39 Views Asked by At

If you go to the Wikipedia page for Kullback-Leibler and scroll down to the definitions section you will see:

$D_{KL}(p||q)=\int_{-\infty }^{\infty}p(x)log(\frac{p(x)}{q(x)})$

for two arbitrary probability density functions $p(x) $ and $q(x)$.

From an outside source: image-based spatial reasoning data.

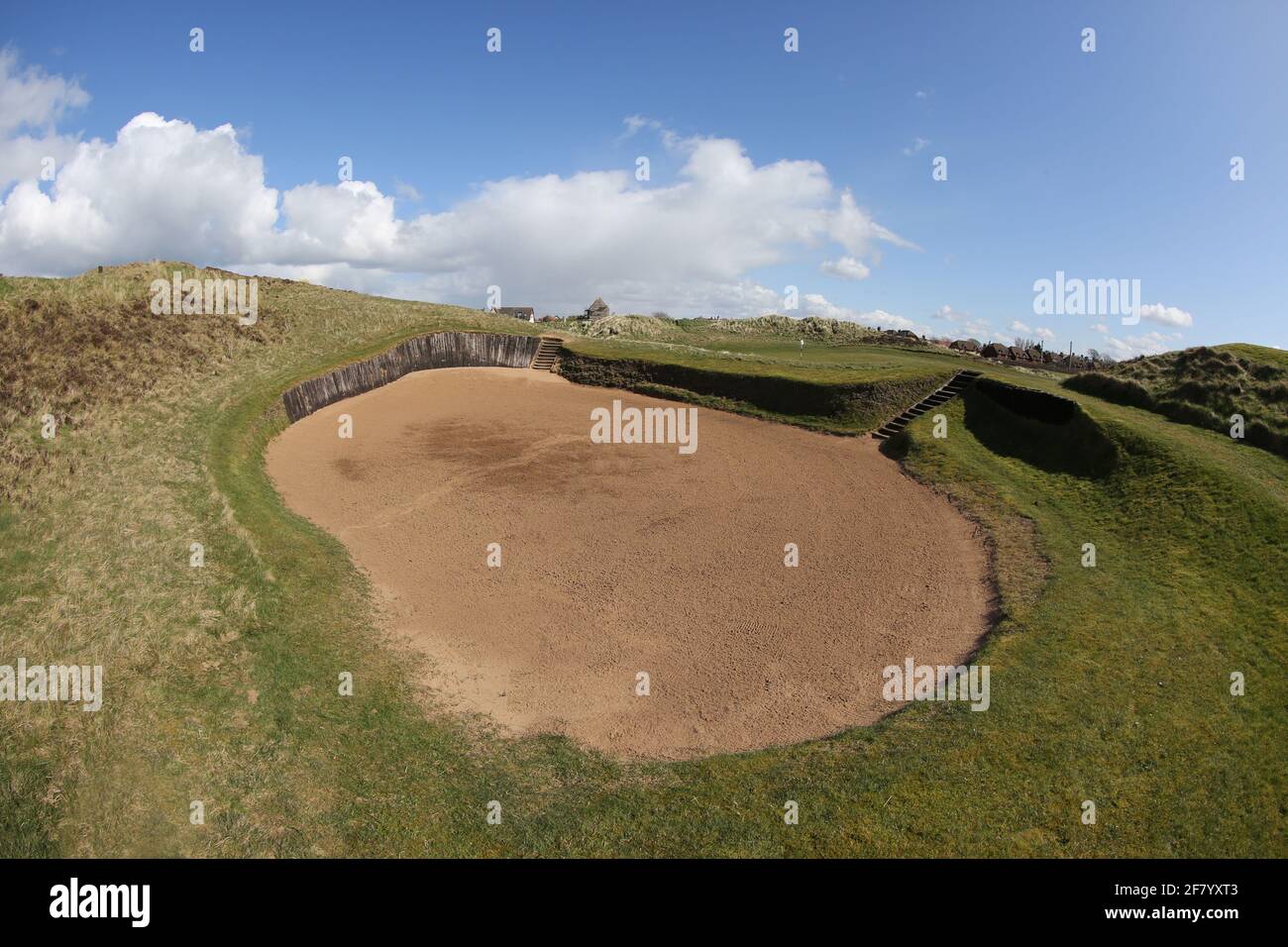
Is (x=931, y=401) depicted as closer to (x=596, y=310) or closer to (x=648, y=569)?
(x=648, y=569)

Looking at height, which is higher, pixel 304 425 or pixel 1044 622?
pixel 304 425

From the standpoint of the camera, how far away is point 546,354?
152 ft

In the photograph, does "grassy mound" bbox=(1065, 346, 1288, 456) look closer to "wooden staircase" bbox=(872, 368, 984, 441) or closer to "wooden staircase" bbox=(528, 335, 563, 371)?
"wooden staircase" bbox=(872, 368, 984, 441)

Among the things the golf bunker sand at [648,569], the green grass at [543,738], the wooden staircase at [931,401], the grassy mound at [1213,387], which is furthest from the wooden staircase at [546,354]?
the grassy mound at [1213,387]

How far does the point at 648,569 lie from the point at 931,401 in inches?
814

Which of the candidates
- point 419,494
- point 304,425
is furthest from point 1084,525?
point 304,425

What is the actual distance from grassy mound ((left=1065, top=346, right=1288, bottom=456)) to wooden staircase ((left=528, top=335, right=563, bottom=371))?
102ft

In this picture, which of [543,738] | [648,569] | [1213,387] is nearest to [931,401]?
[1213,387]

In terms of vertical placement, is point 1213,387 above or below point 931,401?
above

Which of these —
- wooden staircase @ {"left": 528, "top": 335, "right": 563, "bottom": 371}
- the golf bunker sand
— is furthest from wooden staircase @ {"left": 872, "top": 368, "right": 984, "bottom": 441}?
wooden staircase @ {"left": 528, "top": 335, "right": 563, "bottom": 371}
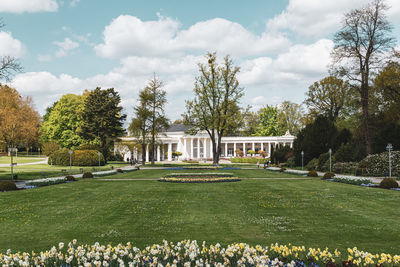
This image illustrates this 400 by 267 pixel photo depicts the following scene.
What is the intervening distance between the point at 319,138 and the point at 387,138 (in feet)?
28.5

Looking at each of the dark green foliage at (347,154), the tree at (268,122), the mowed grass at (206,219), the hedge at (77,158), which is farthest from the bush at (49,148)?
the tree at (268,122)

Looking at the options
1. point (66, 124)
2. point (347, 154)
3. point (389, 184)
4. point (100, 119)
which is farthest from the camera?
point (66, 124)

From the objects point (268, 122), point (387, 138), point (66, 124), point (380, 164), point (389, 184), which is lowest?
point (389, 184)

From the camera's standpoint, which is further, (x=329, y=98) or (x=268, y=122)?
(x=268, y=122)

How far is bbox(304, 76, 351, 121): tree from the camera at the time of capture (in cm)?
5062

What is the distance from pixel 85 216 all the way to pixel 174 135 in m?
72.6

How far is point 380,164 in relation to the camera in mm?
27125

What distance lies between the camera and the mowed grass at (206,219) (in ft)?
27.0

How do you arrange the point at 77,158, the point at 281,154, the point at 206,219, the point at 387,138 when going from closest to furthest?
the point at 206,219, the point at 387,138, the point at 77,158, the point at 281,154

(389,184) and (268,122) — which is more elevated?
(268,122)

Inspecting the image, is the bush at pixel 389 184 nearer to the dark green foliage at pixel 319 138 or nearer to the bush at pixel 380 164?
the bush at pixel 380 164

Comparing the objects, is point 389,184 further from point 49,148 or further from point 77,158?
point 49,148

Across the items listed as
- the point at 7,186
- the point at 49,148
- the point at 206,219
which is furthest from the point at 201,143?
the point at 206,219

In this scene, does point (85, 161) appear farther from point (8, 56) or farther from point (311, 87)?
point (311, 87)
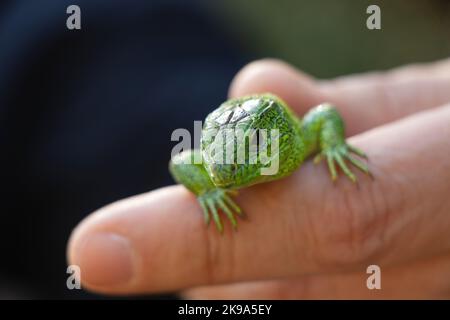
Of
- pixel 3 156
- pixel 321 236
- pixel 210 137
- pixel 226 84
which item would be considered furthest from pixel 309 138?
pixel 3 156

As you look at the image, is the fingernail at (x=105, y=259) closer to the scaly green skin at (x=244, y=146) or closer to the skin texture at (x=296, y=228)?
the skin texture at (x=296, y=228)

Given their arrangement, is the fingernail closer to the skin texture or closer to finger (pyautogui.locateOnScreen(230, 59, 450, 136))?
the skin texture

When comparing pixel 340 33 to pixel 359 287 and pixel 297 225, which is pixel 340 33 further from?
pixel 297 225

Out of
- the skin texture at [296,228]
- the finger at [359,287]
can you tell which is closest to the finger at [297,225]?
the skin texture at [296,228]

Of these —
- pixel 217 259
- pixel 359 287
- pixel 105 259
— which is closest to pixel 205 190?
pixel 217 259

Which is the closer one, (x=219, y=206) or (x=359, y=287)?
(x=219, y=206)

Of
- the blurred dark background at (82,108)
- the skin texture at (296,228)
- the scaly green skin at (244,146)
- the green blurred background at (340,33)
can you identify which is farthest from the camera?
the green blurred background at (340,33)

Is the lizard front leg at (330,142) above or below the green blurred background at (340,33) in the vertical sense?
below
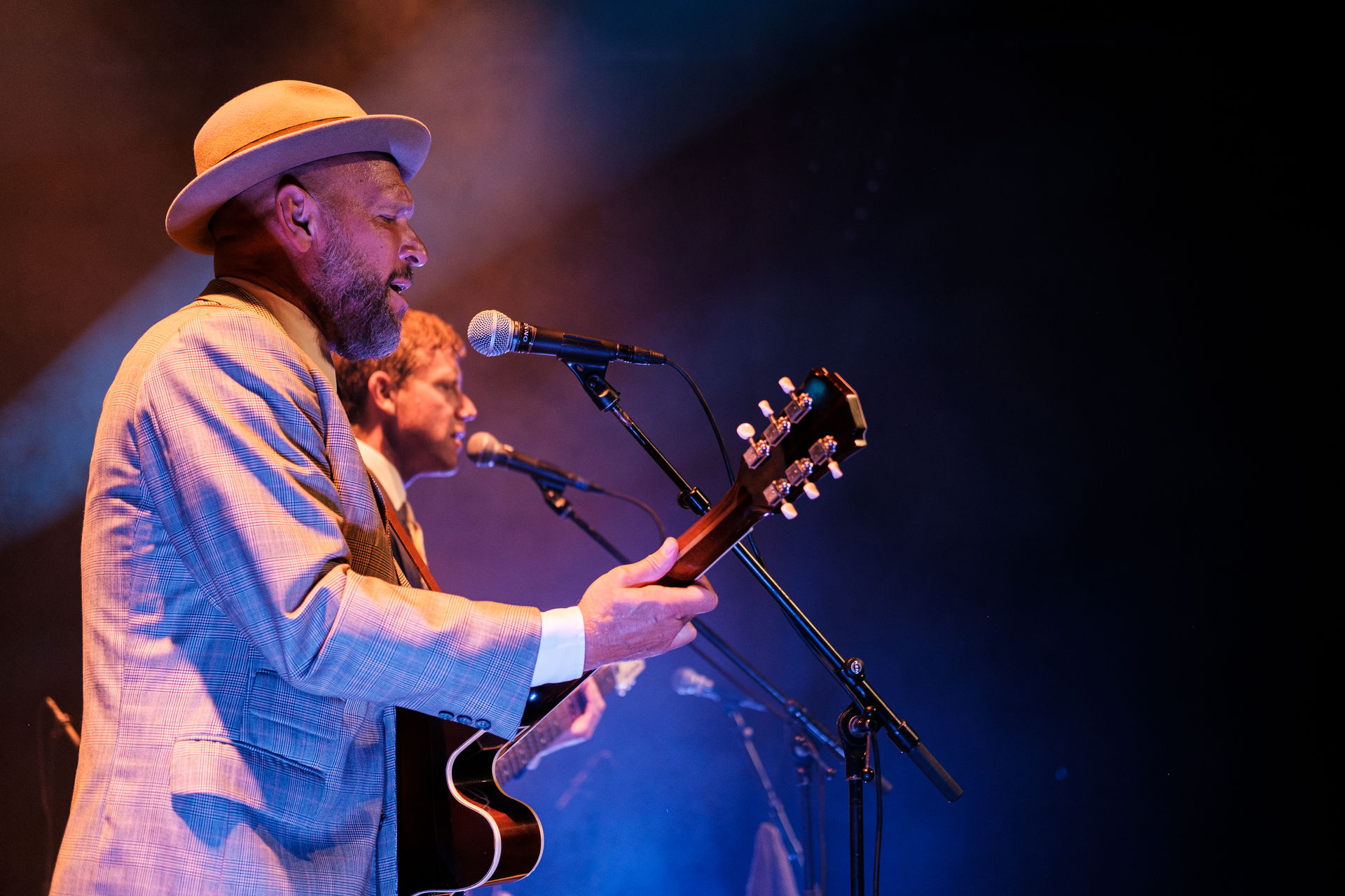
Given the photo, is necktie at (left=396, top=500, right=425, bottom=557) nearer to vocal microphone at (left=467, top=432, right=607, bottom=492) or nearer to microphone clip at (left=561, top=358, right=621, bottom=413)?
vocal microphone at (left=467, top=432, right=607, bottom=492)

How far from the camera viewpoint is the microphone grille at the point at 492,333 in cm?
196

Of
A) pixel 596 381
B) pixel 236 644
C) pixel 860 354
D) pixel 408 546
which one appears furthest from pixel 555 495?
pixel 860 354

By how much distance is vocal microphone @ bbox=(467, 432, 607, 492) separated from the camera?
299cm

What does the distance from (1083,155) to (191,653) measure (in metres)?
4.33

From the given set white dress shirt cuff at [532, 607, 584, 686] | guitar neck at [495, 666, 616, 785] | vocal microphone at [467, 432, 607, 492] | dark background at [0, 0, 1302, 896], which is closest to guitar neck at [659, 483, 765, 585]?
white dress shirt cuff at [532, 607, 584, 686]

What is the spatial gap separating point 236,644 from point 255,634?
14cm

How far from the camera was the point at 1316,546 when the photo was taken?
384 cm

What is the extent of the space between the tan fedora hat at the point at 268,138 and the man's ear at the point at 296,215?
0.06 m

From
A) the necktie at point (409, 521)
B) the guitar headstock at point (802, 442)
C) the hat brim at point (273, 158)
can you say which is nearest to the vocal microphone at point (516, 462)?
the necktie at point (409, 521)

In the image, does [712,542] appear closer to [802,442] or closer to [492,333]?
[802,442]

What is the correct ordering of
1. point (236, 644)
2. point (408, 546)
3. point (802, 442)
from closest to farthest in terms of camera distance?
point (236, 644), point (802, 442), point (408, 546)

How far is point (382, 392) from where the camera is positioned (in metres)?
3.74

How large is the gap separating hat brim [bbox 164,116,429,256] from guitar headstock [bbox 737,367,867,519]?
1055 millimetres

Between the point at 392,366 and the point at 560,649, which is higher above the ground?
the point at 392,366
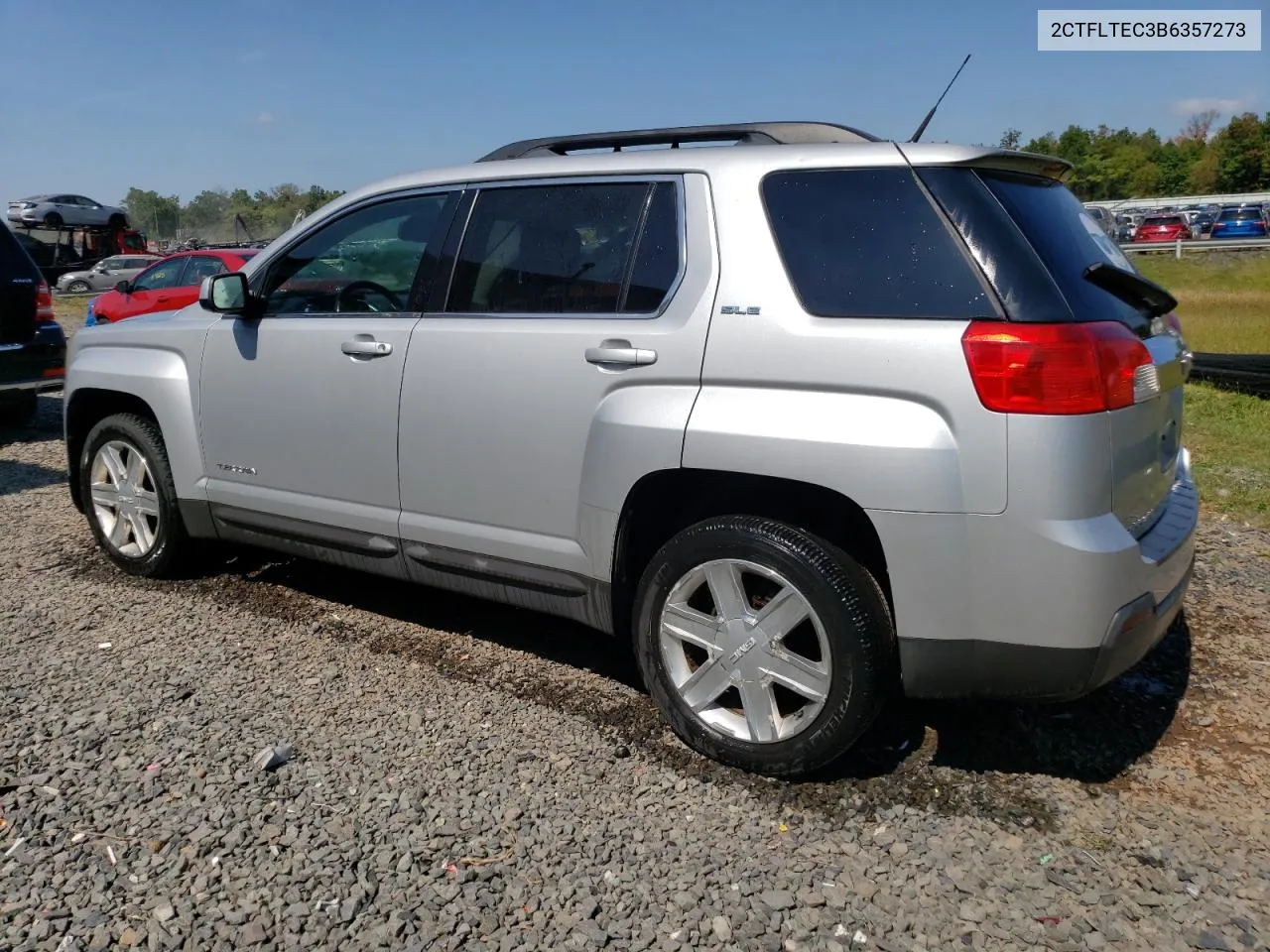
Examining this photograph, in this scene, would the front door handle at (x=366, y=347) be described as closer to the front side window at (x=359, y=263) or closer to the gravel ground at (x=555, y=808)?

If you go to the Wikipedia page for Normal distribution and go to the bottom of the column on the right you will see somebody has done the hard work of plugging in the PDF for a univariate Gaussian distribution for the specific case when $p(x)$ is $N(\mu_0,\sigma_0)$ and $q(x)$ is $N(\mu_1,\sigma_1)$. The Kullback-Leibler distance measure is then given to be:

$D_{KL}(N_0,N_1)=\frac{1}{2}( \frac{\sigma_0}{\sigma_1})^2+ \frac{(\mu_1-\mu_0)^2 }{\sigma_1^2}-1+2ln(\frac{\sigma_1}{\sigma_0}) )$

I tried to code both of these into MATLAB and run a simple test with $\mu_0=1, \sigma_0=1$ and $\mu_1=3, \sigma_1=1$.

However, for some reason both of these Kullback-Leibler functions give me different values. So I am wondering if there is something wrong in my code or are these two KL distances (one from the Normal Distribution wiki page and the other from the Kullback-Leibler wiki page) are actually supposed to be different?

Here is my MATLAB code:

function [ distance ] = KL(mu1,sigma1,mu2, sigma2 )
% define the two guassian PDFs with their corresponding mu and sigma values
fun1 = @(x) (1/( sigma1*sqrt(2*pi)  )  )*exp(1/2* (-(x-mu1).^2)/(sigma1^2));
fun2 = @(x) (1/( sigma2*sqrt(2*pi)  )  )*exp(1/2* (-(x-mu2).^2)/(sigma2^2));

% implement the integrand of the KL integral from the "Kullback-Leibler"
% wiki page
fun3 = @(x) fun1(x)*log(fun1(x)/fun2(x))
fun4 = @(x) fun2(x)*log(fun2(x)/fun1(x))

y=inf; % integrate from - infinity to infinity
distance = integral(fun3, -y,y) + integral(fun4, -y,y);

% implement the KL defined in the "Normal Distribution" wiki page
dist2 = (sigma1/sigma2)^2 + (mu1-mu2)^2/(sigma2^2)-1+2*log(sigma2/sigma1);

dist4 = 1/2 * (dist2)

% It should be that dist4 = distance (but it is not the case. Why?

Here is the output for a simple example with $\mu_0=1, \sigma_0=1$ and $\mu_1=3, \sigma_1=1$.

>> KL(1,1,3,1)

dist4 =

     2


distance =

    0.1080

Shouldn't they both be the same? If not, which one should I use?